NULL Keyword

The NULL keyword is valid in most contexts where you can specify a value. What it specifies, however, is the absence of any value (or an unknown or missing value).
NULL Keyword


Within SQL, the keyword NULL is the only syntactic mechanism for accessing a NULL value. NULL is not equivalent to zero, nor to any specific value. In ascending ORDER BY operations, NULL values precede any non-NULL value; in descending sorts, NULL values follow any non-NULL value. In GROUP BY operations, all NULL values are grouped together. (Such groups might in fact be logically heterogeneous, if they include missing or unknown values.)

The keyword NULL is a global symbol in the syntactic context of expressions, meaning that its scope of reference is global.

Every data type, whether built-in or user-defined, can represent a NULL value. HCL OneDB™ supports cast expressions in the projection list. This means that users can write expressions of the form NULL::datatype, in which datatype is any data type known to the database server.

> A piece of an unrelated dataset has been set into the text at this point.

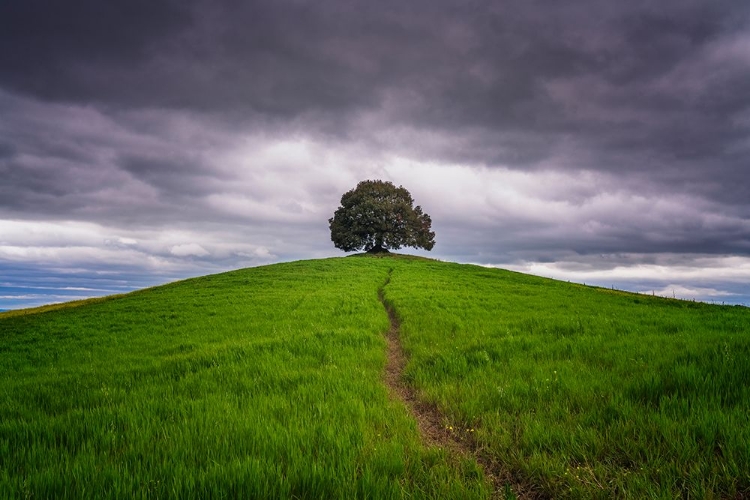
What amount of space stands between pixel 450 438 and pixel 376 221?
214ft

HCL OneDB supports the typed NULL keyword in general expressions. NULL alone in these scenarios results in a -201 syntax error. As a result, if null is defined as a column name or a procedure name, it must be referenced with a table alias. Otherwise, it returns a -201 syntax error. The behavior is summarized in the following examples and results:

create table tab1 (a int, null int);
create table tab2 (a int, b int);
Table 1. NULL behavior
Statement Result
select null from tab1 where a = 1
-201 syntax error
select * from tab1 where null = a
-201 syntax error
select * from tab1 where tab1.null = a
Valid syntax
select * from tab1 where a = null
-201 syntax error
select * from tab2 where a = null
-201 syntax error
select * from tab2 where null = a
-201 syntax error
select * from tab2 where null = a
-201 syntax error
select NULL::int from tab1
Valid syntax
select NULL::int from tab1
Valid syntax
select 1 + NULL::int from tab1
Valid syntax
select 1 + NULL::int from tab2
Valid syntax
select NULL::int + 1 from tab1
Valid syntax

HCL OneDB prohibits the redefinition of NULL, because allowing such definition would restrict the global scope of the NULL keyword. For this reason, any mechanism that restricts the global scope or redefines the scope of the keyword NULL will syntactically disable any cast expression involving a NULL value. You must ensure that the occurrence of the keyword NULL receives its global scope in all expression contexts.

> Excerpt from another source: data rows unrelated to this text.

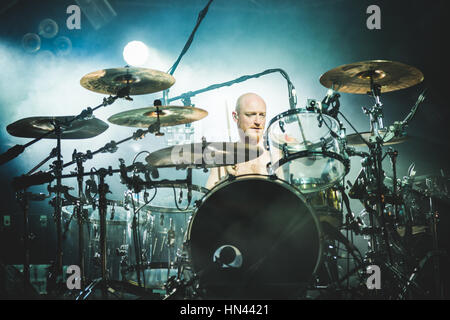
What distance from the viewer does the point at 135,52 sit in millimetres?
5914

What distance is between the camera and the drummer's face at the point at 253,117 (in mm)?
3855

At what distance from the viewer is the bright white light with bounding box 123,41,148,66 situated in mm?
5898

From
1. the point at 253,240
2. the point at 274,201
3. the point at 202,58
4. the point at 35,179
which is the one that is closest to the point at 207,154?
the point at 274,201

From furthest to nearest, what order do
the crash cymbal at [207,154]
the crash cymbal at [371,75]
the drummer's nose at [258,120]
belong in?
the drummer's nose at [258,120] < the crash cymbal at [371,75] < the crash cymbal at [207,154]

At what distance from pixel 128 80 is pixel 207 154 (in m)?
1.18

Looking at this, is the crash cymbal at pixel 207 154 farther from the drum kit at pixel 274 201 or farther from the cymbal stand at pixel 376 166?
the cymbal stand at pixel 376 166

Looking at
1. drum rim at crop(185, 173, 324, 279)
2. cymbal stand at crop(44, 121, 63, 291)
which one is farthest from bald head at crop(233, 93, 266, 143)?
cymbal stand at crop(44, 121, 63, 291)

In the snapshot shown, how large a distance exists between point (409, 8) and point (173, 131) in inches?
149

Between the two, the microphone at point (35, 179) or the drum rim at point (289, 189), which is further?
the microphone at point (35, 179)

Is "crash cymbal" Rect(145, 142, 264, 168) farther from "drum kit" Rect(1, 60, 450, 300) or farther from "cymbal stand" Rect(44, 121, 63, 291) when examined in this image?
"cymbal stand" Rect(44, 121, 63, 291)

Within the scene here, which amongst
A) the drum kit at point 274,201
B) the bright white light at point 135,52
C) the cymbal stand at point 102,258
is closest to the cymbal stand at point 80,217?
the drum kit at point 274,201

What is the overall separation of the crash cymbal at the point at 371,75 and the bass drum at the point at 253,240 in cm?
144

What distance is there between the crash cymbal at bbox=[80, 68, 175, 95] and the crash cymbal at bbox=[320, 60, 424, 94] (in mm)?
1495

For example, consider the following SQL code:
null int

SELECT null, null::int FROM newtable;

The CREATE TABLE statement is valid, because the column identifiers have a scope of reference that is restricted to the table definition; they can be accessed only within the scope of a table.

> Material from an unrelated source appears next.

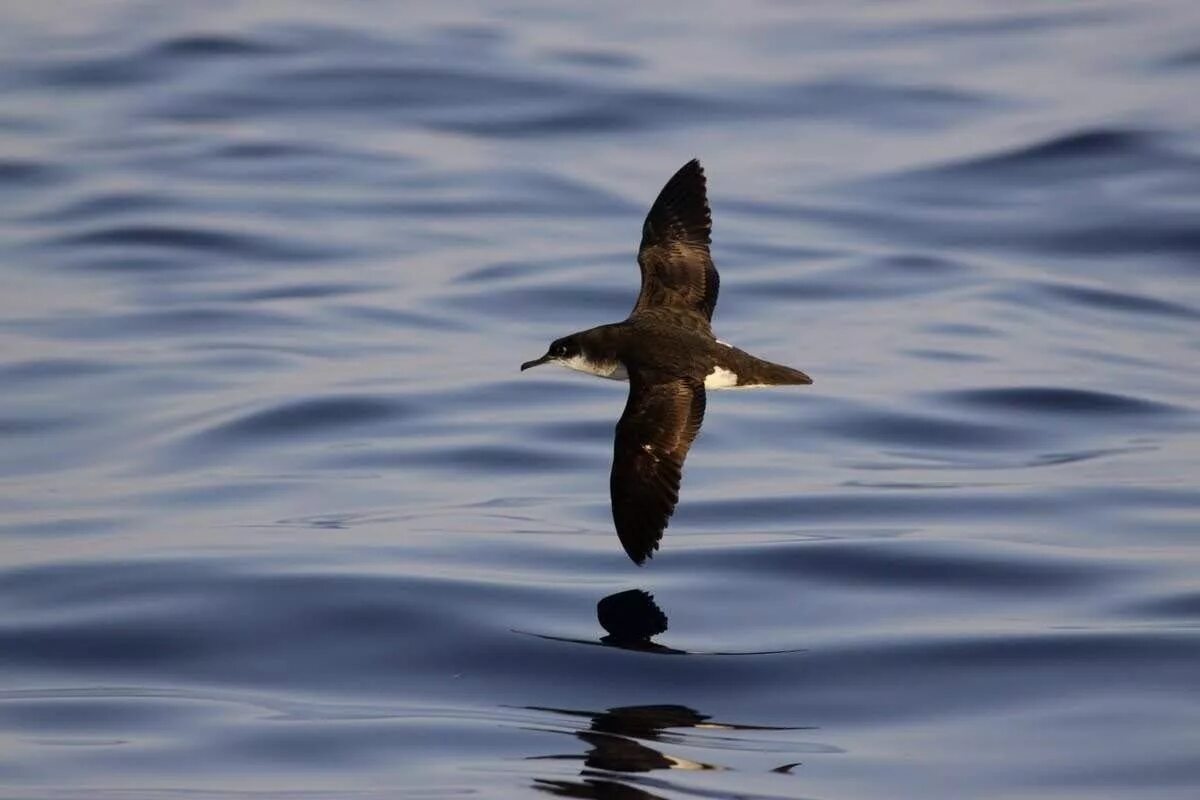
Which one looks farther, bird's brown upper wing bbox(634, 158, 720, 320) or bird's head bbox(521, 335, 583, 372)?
bird's brown upper wing bbox(634, 158, 720, 320)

The SELECT statement in the example, however, poses some syntactic ambiguities. Does the identifier null appearing in the projection list refer to the global keyword NULL, or does it refer to the column identifier null that was declared in the CREATE TABLE statement?
  • If the identifier null is interpreted as the column name, the global scope of cast expressions with the NULL keyword will be restricted.
  • If the identifier null is interpreted as the NULL keyword, the SELECT statement must generate a syntactic error for the first occurrence of null because the NULL keyword can appear only as a cast expression in the projection list.
A SELECT statement of the following form is valid because the NULL column of newtable is qualified with the table name:
SELECT newtable.null, null::int FROM newtable;
More involved syntactic ambiguities arise in the context of an SPL routine that has a variable named null. An example follows:
   DEFINE null INT;
   LET a = 5;
   LET null = 7;
   LET b = null;
   RETURN b;


When the preceding function executes in DB-Access, in the expressions of the LET statement, the identifier null is treated as the keyword NULL. The function returns a NULL value instead of 7.

Using null as a variable of an SPL routine would restrict the use of a NULL value in the body of the SPL routine. Therefore, the preceding SPL code is not valid, and causes HCL OneDB to return the following error:
-947   Declaration of an SPL variable named 'null' conflicts
       with SQL NULL value.

In ESQL/C, you should use an indicator variable if there is the possibility that a SELECT statement will return a NULL value.